TASK DESCRIPTION
In the entries below, change every "Parka" to "Jacket" and leave the rest of each line as it is. Give back the text only, with the pictures left out.

Short descriptive text snippets:
===

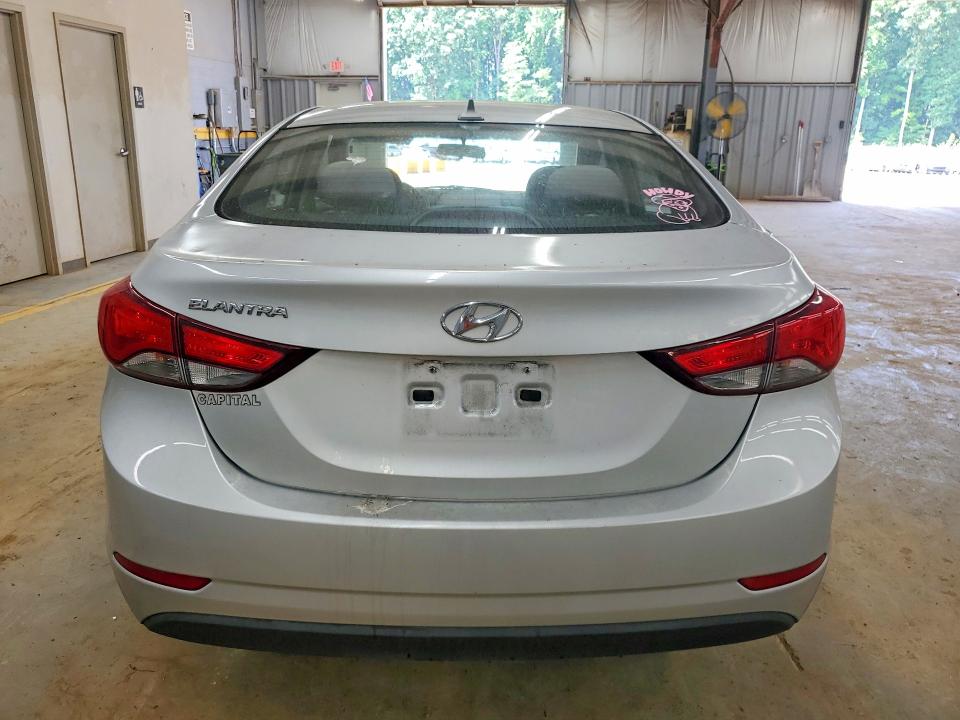 Продаж на аукціоні авто 2016 Hyundai Elantra, vin: 5NPDH4AE5GH698047, номер лоту: 55831816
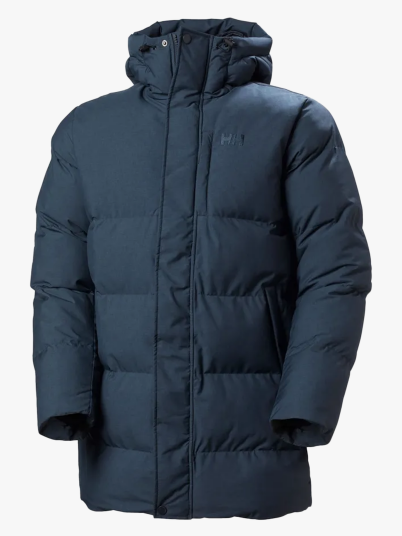 Helly Hansen Alby Puffy Parka Blå S Helly Hansen Alby Puffy Parka Blå S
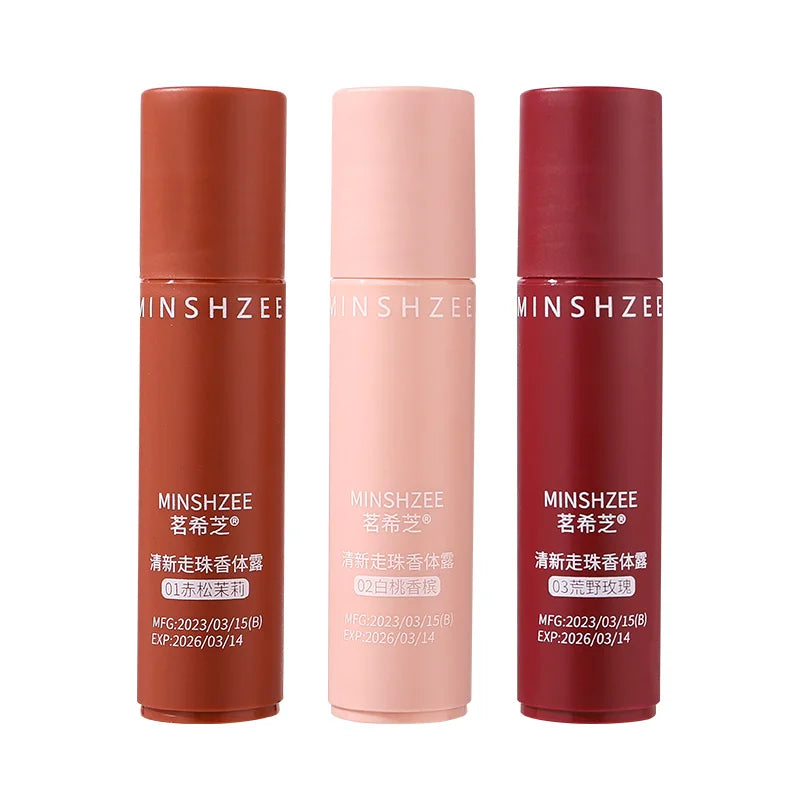 Ball-Roll Floral Body Lotion & Underarm Deodorant | 20ml Roll-On Deodorant QXL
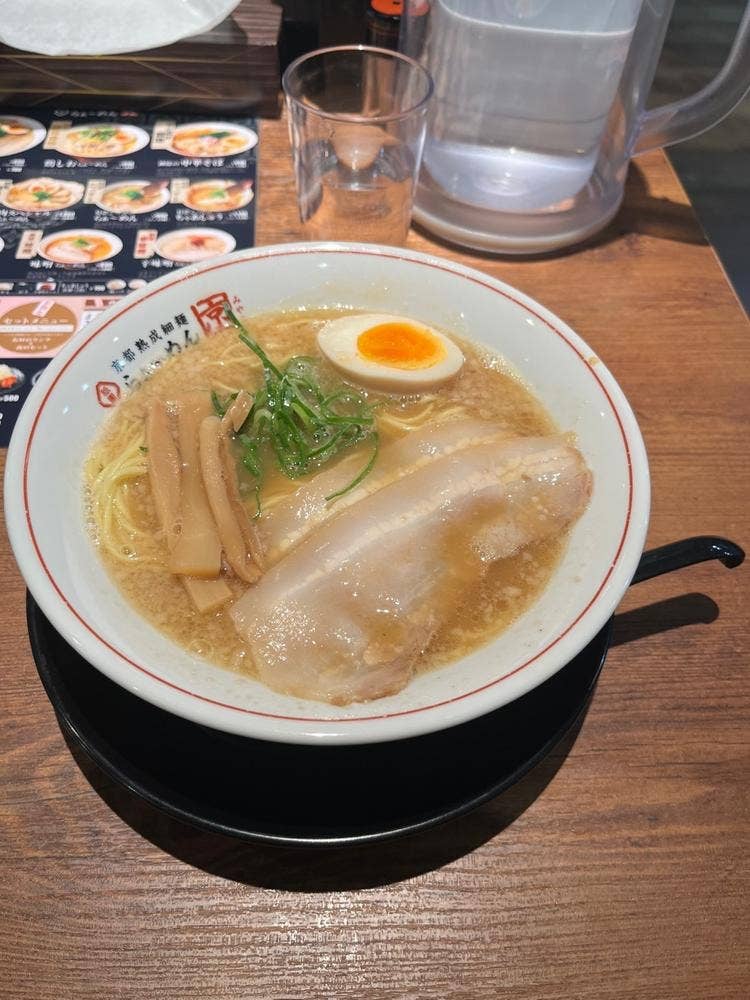 京都熟成細麺らぁ～めん京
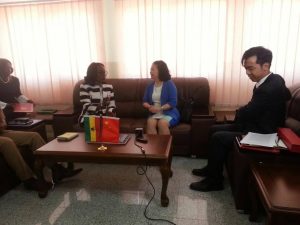 Chinese Embassy donates GHc10,000 to Attorney General’s office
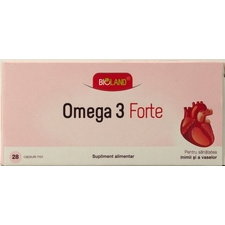 Bioland Omega 3 Forte 28 capsule - Biofarm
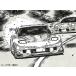  Aoshima 1/24 высота ...FD3S RX-7 Project D specification [ инициалы D].. шкала пластиковая модель инициалы ( initial )D No.8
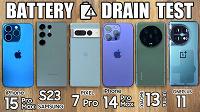 Автономность iPhone 15 Pro Max лучше, чем у основных конкурентов на Android, но не особо значительно
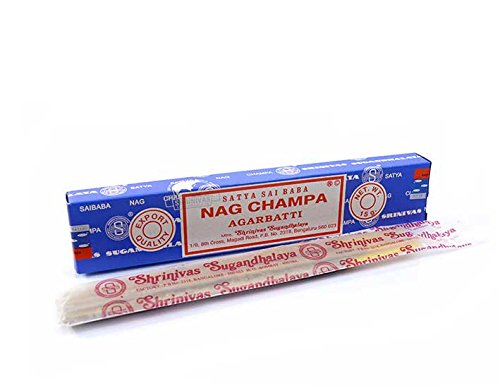 Räucherstäbchen »Nag Champa« von Satya Sai Baba 12 Pack von KOBU-TEE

===

TASK RESULT
 Продаж на аукціоні авто 2016 Hyundai Elantra, vin: 5NPDH4AE5GH698047, номер лоту: 55831816
 Helly Hansen Alby Puffy Jacket Blå S Helly Hansen Alby Puffy Jacket Blå S
 Ball-Roll Floral Body Lotion & Underarm Deodorant | 20ml Roll-On Deodorant QXL
 京都熟成細麺らぁ～めん京
 Chinese Embassy donates GHc10,000 to Attorney General’s office
 Bioland Omega 3 Forte 28 capsule - Biofarm
  Aoshima 1/24 высота ...FD3S RX-7 Project D specification [ инициалы D].. шкала пластиковая модель инициалы ( initial )D No.8
 Автономность iPhone 15 Pro Max лучше, чем у основных конкурентов на Android, но не особо значительно
 Räucherstäbchen »Nag Champa« von Satya Sai Baba 12 Pack von KOBU-TEE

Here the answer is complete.